» KUTIPAN DOKUMEN:
■ ■ ■ ■ ■

2. Percobaan Setia di Hadapan Roman Lainnya
Percobaan Setia karangan Soeman merupakan satu di antara roman beliau yang paling memenuhi syarat untuk disebut sebagai roman. Jika kita bertolak dari konsep roman sebagai gambaran kehidupan yang meliputi sebagian besar peristiwa kehidupan tokoh-tokohnya (kelahiran, kanak-kanak, remaja, nikah-kawin, dewasa, tua dan mati) maka dalam roman ini cuma kisah tua dan peristiwa ajal yang tidak dibentangkan oleh pengarang.
Sebagai roman, Soeman telah mendedahkan peristiwa kehidupan tokohnya baik peristiwa yang biasa maupun peristiwa penting yang mengubah jalan hidup sang tokoh. (Dalam novel biasanya cuma diolah jalan hidup tokoh yang menyangkut peristiwa penting yang mengubah jalan nasib tokoh-tokohnya. Sementara dalam cerpen hanya diambil suatu peristiwa menarik yang berkesan).
Roman Percobaan Setia telah mengisahkan seorang budak yang bernama Syamsudin, mulai dari masa kanak-kanak sebagai seorang yatim, meningkat masa remaja, bersambung dengan percintaan dan nikah kawin, lalu hidup bahagia sebagai seorang dewasa dalam rumah tangga yang indah. Dalam rentangan kehidupan itu, tokoh roman telah membentuk dirinya, baik dari dimensi sifat-sifat pembawaannya atau fitrahnya maupun oleh pengaruh alam dan lingkungan dari luar.
Syamsuddin sebagai tokoh sentral roman tersebut telah mendiami beberapa bagian daripada kulit bumi ini. Mulai dari kampung kelahirannya, pindah ke Teratak Buluh dengan ibu dan ayah tirinya, lalu kemudian merantau ke Bengkalis. Tidak lama merantau di Bengkalis, setelah kena fitnah tokoh itu mengadu nasib pula ke Melaka. Di Melakalah dia mendapatkan tangkai hatinya. Sebelum nikah-kawin dilaksanakan, Syamsuddin lebih dahulu naik haji, melewati Singapura, Penang, Jeddah dan sampai di Mekkah. Kemudian pulang kembali ke Melaka, Setelah surut ke Melaka, dia nikah-kawin dengan Hajjah Siti Salwiyah scorang putri hartawan yang saleh. Cerita berakhir di situ.
3. Bayang-hayang Orang Melayu
Roman ini telah diberi judul oleh Soeman Percobaan Setia. Judul itu telah memberi konotasi bahwa kesetiaan tak dapat diterima tanpa lebih dahulu mendapat cobaan. Hal ini amat senada dengan panduan agama Islam yang dianut orang Melayu “Apakah manusia akan berkata ‘kami telah beriman’ padahal mereka belum diuji” seperti ternukil dalam firman Allah surah Al-Ankabut ayat 2.

■ ■ ■ ■ ■

» DATA TERCATAT:

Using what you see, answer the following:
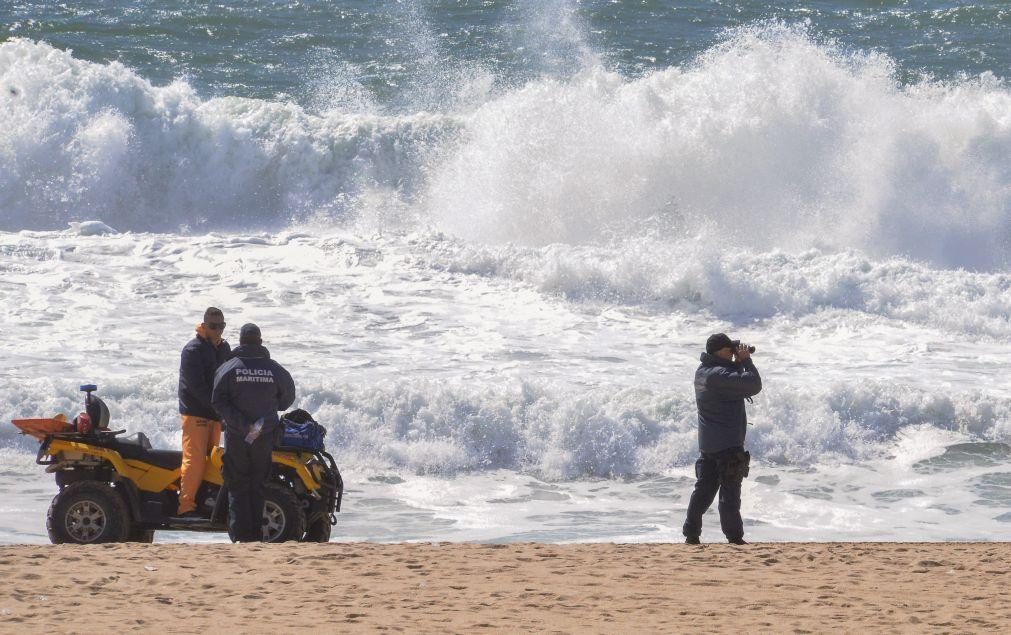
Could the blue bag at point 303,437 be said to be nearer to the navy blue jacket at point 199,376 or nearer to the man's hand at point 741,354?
the navy blue jacket at point 199,376

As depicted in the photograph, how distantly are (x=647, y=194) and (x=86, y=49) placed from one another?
10.5 m

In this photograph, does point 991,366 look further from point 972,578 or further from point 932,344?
point 972,578

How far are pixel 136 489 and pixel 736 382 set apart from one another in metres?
3.34

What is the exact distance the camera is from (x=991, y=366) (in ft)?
43.2

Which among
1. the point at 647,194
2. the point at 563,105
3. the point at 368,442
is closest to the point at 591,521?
the point at 368,442

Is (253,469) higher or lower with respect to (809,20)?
lower

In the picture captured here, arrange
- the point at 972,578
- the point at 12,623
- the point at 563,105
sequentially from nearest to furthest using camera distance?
the point at 12,623
the point at 972,578
the point at 563,105

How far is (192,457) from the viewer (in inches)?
297

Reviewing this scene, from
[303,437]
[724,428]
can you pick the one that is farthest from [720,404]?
[303,437]

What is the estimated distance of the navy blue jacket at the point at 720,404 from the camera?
7398mm

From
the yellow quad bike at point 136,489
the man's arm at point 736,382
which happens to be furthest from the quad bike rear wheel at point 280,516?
the man's arm at point 736,382

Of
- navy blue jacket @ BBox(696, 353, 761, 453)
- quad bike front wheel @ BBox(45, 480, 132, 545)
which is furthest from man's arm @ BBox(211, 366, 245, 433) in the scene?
navy blue jacket @ BBox(696, 353, 761, 453)

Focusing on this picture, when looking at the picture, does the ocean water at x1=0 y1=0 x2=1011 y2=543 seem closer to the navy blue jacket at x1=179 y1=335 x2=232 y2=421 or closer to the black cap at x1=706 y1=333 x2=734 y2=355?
the navy blue jacket at x1=179 y1=335 x2=232 y2=421

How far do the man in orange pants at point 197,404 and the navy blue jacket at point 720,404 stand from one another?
2.60m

■ ■ ■ ■ ■

» YANG PERLU DIKERJAKAN:
• a. Tuliskan kembali bagian kutipan tentang roman Percobaan Setia dari "Sebagai roman, Soeman" sampai "lingkungan dari luar.".
• b. Menurut kutipan tentang roman Percobaan Setia, ke mana Syamsuddin mengadu nasib setelah terkena fitnah di Bengkalis?

» JAWABAN TIAP TUGAS:
• a.
Sebagai roman, Soeman telah mendedahkan peristiwa kehidupan tokohnya baik peristiwa yang biasa maupun peristiwa penting yang mengubah jalan hidup sang tokoh. (Dalam novel biasanya cuma diolah jalan hidup tokoh yang menyangkut peristiwa penting yang mengubah jalan nasib tokoh-tokohnya. Sementara dalam cerpen hanya diambil suatu peristiwa menarik yang berkesan).
Roman Percobaan Setia telah mengisahkan seorang budak yang bernama Syamsudin, mulai dari masa kanak-kanak sebagai seorang yatim, meningkat masa remaja, bersambung dengan percintaan dan nikah kawin, lalu hidup bahagia sebagai seorang dewasa dalam rumah tangga yang indah. Dalam rentangan kehidupan itu, tokoh roman telah membentuk dirinya, baik dari dimensi sifat-sifat pembawaannya atau fitrahnya maupun oleh pengaruh alam dan lingkungan dari luar.

• b. Syamsuddin mengadu nasib ke Melaka.